Problem to work on >> Express the entries from the line with "Arrange from furthest" through the line with "Answer: the bungalow" as a two-column CSV with the headers entry_text and answer, one row per entry. Put each field in double quotes and turn any line breaks inside a field into spaces.

— BEGIN Data records —

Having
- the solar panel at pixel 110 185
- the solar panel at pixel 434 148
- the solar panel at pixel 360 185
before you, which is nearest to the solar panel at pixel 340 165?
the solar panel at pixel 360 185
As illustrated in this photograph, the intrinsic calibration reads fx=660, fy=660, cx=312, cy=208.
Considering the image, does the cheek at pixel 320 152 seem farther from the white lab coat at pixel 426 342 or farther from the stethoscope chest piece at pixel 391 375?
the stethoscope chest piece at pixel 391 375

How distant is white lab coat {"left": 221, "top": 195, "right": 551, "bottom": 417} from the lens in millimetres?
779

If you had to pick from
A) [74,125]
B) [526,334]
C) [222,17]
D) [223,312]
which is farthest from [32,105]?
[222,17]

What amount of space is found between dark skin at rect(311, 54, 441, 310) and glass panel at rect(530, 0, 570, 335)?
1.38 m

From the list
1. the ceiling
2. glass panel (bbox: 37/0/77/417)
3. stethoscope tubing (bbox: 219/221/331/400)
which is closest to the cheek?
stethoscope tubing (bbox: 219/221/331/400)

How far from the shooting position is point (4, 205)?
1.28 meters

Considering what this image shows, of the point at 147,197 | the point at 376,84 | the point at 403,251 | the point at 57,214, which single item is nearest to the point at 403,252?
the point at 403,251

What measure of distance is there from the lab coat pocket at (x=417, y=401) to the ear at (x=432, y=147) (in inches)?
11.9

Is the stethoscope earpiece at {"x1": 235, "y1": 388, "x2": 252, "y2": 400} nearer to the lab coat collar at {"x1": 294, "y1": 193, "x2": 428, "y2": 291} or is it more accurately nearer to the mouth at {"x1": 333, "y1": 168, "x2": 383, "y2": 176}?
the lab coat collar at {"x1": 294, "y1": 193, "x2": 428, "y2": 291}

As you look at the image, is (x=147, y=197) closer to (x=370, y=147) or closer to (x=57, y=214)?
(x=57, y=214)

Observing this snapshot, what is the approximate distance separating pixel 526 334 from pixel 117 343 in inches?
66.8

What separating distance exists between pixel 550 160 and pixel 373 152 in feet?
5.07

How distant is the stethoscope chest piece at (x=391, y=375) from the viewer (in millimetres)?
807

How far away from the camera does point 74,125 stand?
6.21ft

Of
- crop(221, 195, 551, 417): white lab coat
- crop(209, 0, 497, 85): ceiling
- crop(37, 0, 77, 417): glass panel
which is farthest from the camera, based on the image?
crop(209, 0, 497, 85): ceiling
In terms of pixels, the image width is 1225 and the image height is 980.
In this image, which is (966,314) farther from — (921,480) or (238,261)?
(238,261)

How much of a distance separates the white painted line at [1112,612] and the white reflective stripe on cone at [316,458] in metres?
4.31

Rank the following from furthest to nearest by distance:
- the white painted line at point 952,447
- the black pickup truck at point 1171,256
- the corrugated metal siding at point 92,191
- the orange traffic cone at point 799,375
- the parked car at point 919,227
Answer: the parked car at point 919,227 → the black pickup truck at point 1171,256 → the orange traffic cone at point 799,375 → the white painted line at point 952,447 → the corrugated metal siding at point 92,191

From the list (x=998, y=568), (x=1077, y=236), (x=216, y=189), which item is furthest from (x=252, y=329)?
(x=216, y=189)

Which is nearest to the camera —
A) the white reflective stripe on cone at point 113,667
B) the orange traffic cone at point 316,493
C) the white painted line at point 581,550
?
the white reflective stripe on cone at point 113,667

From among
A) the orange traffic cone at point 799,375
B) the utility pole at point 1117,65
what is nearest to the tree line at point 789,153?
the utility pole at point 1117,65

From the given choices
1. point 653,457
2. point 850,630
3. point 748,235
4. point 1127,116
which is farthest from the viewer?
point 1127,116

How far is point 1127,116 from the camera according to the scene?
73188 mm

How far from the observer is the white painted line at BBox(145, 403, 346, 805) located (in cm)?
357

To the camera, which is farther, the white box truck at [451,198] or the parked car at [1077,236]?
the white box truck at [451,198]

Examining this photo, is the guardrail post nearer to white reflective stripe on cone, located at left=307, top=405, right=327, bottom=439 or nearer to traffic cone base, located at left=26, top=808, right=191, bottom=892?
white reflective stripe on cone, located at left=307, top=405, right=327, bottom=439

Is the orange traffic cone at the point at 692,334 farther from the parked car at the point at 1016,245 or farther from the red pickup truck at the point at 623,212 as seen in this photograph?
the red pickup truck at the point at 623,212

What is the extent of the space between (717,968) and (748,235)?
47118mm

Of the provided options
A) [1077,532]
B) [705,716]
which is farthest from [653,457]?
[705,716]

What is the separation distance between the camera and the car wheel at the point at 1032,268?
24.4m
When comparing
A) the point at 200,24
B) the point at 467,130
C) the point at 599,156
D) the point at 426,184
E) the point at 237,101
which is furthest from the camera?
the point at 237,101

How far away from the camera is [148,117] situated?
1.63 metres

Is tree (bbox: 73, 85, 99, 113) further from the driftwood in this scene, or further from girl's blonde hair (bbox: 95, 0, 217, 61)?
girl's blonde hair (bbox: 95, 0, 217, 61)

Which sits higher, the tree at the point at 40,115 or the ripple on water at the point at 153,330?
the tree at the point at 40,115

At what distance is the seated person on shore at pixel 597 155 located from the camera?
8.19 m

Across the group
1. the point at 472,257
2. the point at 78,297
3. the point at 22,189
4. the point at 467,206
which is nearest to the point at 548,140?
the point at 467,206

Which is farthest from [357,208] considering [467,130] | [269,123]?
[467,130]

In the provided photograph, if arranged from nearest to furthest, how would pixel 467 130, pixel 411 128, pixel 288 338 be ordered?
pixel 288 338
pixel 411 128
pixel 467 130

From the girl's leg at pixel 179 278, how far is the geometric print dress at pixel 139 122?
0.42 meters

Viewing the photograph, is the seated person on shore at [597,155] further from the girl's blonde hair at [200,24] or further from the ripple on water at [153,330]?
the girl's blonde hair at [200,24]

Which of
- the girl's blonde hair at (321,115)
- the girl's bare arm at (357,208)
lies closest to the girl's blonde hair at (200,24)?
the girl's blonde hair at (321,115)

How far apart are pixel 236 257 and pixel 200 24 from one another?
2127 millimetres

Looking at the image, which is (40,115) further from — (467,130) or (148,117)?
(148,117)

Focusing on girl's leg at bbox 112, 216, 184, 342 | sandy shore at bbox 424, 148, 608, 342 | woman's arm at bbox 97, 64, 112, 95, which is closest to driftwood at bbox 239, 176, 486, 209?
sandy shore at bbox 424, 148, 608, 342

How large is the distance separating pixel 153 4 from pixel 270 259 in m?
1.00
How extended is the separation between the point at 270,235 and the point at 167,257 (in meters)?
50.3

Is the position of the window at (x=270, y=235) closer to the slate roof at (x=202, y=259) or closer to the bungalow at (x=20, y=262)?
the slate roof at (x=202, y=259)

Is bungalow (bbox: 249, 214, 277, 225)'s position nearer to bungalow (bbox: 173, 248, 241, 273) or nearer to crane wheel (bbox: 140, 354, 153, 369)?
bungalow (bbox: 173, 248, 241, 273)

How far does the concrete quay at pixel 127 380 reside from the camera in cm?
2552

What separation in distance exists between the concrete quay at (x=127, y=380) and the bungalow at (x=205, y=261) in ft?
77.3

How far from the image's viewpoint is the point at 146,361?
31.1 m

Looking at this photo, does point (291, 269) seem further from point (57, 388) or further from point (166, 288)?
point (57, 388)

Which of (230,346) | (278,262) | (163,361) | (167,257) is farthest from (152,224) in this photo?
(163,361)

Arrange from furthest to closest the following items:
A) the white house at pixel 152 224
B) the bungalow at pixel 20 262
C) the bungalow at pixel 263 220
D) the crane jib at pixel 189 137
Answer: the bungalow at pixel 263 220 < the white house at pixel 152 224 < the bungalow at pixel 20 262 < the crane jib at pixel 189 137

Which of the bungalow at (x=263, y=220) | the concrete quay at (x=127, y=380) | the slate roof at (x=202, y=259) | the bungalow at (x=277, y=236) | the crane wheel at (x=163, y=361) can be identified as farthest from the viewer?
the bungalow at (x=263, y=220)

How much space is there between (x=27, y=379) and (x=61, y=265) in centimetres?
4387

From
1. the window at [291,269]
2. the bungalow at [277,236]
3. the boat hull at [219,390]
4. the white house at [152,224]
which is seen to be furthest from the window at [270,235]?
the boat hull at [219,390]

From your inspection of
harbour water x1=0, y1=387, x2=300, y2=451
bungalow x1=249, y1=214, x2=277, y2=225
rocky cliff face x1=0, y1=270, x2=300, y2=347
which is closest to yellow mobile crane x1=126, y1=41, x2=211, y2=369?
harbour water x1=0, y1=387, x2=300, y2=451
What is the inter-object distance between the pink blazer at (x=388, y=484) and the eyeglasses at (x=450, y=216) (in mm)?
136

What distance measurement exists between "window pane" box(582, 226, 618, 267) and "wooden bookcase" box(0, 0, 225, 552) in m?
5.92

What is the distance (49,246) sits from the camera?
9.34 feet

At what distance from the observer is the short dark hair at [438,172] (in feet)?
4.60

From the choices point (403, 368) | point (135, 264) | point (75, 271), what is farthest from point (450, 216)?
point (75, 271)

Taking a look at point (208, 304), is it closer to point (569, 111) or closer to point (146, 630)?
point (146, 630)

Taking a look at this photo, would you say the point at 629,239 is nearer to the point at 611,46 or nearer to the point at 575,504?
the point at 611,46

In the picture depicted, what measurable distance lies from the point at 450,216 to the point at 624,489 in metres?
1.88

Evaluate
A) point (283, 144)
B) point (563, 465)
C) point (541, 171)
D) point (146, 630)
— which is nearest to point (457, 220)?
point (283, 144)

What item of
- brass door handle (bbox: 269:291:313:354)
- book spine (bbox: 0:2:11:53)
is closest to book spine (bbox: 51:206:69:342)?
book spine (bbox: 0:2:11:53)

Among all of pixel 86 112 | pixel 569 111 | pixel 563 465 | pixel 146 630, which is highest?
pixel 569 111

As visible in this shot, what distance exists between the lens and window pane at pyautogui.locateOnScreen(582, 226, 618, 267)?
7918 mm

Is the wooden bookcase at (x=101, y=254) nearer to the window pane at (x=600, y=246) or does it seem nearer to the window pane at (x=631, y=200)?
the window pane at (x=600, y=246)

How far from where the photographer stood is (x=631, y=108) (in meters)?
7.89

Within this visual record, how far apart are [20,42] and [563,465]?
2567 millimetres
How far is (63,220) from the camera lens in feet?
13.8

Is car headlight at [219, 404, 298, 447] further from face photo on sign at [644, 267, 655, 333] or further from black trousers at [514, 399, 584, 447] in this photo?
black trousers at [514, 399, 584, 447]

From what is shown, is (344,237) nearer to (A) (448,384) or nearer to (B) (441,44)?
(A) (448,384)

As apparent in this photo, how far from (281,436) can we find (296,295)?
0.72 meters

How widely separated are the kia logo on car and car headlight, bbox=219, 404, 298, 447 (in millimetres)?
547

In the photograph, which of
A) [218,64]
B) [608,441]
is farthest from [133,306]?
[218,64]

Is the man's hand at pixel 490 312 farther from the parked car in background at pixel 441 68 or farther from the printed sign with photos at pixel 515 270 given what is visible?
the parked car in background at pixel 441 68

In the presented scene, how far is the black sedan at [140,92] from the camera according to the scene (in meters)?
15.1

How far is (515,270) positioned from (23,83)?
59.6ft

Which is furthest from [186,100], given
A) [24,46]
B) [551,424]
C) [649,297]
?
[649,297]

— END Data records —

Task response >>
entry_text,answer
"Arrange from furthest to closest the following items: A) the white house at pixel 152 224 B) the bungalow at pixel 20 262 C) the bungalow at pixel 263 220 D) the crane jib at pixel 189 137 Answer:","the bungalow at pixel 263 220 < the white house at pixel 152 224 < the bungalow at pixel 20 262 < the crane jib at pixel 189 137"